|Written by Rob Goldman|
This issue is not your run-of-the-mill investment newsletter. After all, how often do you see comments about orgasms or the NCAA Basketball tournament come into play with investing?
Look, after last week's performance it is time investors are shaken out of their paralysis so they can wake up, smell the roses and get out of neutral. The good news is that most of the market signals point to Smallville and key segments of the small cap arena which right in the sweet spot of you, the subscriber. Of course, we would be remiss if we didn't highlight a stock that could gain nearly 30% in the coming months. It's a bit out of the box but a stock with a high profile founder, great brand recognition and happens to be coming off highs and then lows following a wildly successful late 2014 IPO that flew too far too fast.
WHAT THE MARKET IS TELLING YOU TO BUY
Does recent trading mean that investors should beware the ides of March? We don't think so. Ask the average investor and the current sentiment is more like "to be or not to be"—or in the current environment, "to buy or not to buy, that is the question."
One example of this stance is the change in the latest AAII Investor Sentiment Survey. There was a big jump in the Neutral category and slight increase in the Bearish category, with a decline in the Bullish sentiment. In fact, the current 43% Neutral sentiment is substantially higher than the 31% long term average, indicating investors know not what to do..
This paralysis is fueled by concerns over rising rates (which we outlined last week), the rising dollar, weak oil prices, and fair value for equities. As we head into the most exciting week of the year where millions of Americans will fill out their brackets by picking winners in the NCAA Basketball Tournament, we see no reason not to be decisive and buy. What is most important—it is telling us what to buy, and not to buy.
Signal #1: Rising rates.
In our view, the Fed is not in a rush to raise rates. They know that the "favorable" unemployment numbers are as fake as my friend's wife's orgasms. Higher unemployment should mean higher GDP growth but it simply is not there. And, inflation? Key non-gasoline prices are de-creasing.

» COLLECTED DATA

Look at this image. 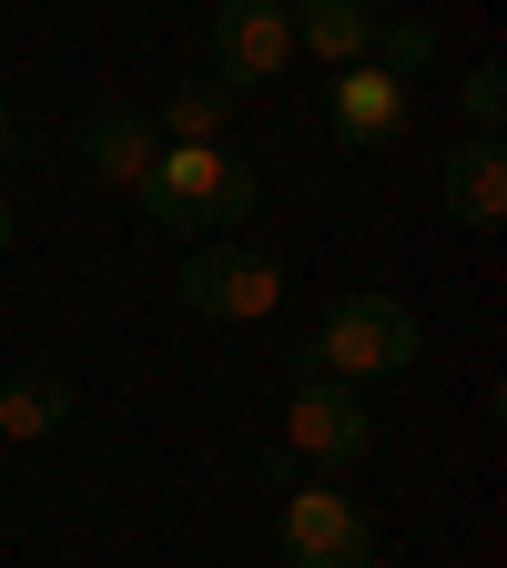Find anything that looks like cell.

» JOB A
Using only the investment newsletter, decide whether each statement below agrees with it. (i) Neutral sentiment in the latest AAII survey is above its long-term average. (ii) The newsletter holds that the Fed is in a rush to raise rates. (iii) The stock it highlights went public in late 2014. For each, answer yes or no and quote the words of the newsletter that settle it.
» JOB B
List every concern that the investment newsletter says is fueling investors' paralysis.
» JOB C
Pick up the investment newsletter after its last sentence and continue it in the same voice.

» WRITTEN ANSWER A
(i) Yes: "the current 43% Neutral sentiment is substantially higher than the 31% long term average"
(ii) No: "In our view, the Fed is not in a rush to raise rates."
(iii) Yes: "a wildly successful late 2014 IPO that flew too far too fast"

» WRITTEN ANSWER B
- rising rates
- the rising dollar
- weak oil prices
- fair value for equities

» WRITTEN ANSWER C
Look, rates will rise, but not today. It will likely occur mid-year and this event is already reflected in stocks. Interest-rate sensitive stocks like utilities are down and financials, which benefit from higher rates, is the #1 or #2 biggest sectorweighting in some leading indices and ETFs. Regardless, rising rates means growth stocks are the place to be.
All Signs Point to Smallville
Signal #2: The Rising Dollar
Signal #3: Weak Oil Prices
Signal #4: Fair Value for Stocks
A Virgin No Longer
Now that we have determined that the place to be is in the small cap growth category, are there stocks that fulfill the previously outlined criteria?
The answer is affirmative of course and there is even one that has a bigtime face of the company to lead the brand. Plus, since I already made an allusion to orgasms, this week's featured stock is perfect for this issue.
Virgin Airways Inc. (NYSE—VA—$34.77) is known for its mood-lit cabins, three beautifully designed classes of service and innovative fleet wide amenities — like touch-screen personal entertainment, Wi-Fi and power outlets at every seat, VA has built a loyal following of flyers and earned a host of awards since launching in 2007 — including being named both the "Best U.S. Airline" in Condé Nast Traveler's Readers' Choice Awards and "Best Domestic Airline" in Travel + Leisure's World's Best Awards for the past seven consecutive years.
Founded and 25% owned by famed businessman Richard Branson, VA went public in November in one of the largest airline IPOs in history, to much fanfare. The Company is very forward thinking in its technology offerings and approach and it is already winning many fans in the U.S. The stock is cheap now that is down about 20% off of its December 2014 high. At current levels the stock trades 7.7x 2015 estimated EPS, despite its newfound operating leverage. Now that it has some trading history behind it, and it benefits from the factors above, we believe that accumulation will occur in the near term. We expect the stock could approach its $45 high in the coming months, which still reflects only a 10x multiple on FY15 earnings per share.
Have a great day!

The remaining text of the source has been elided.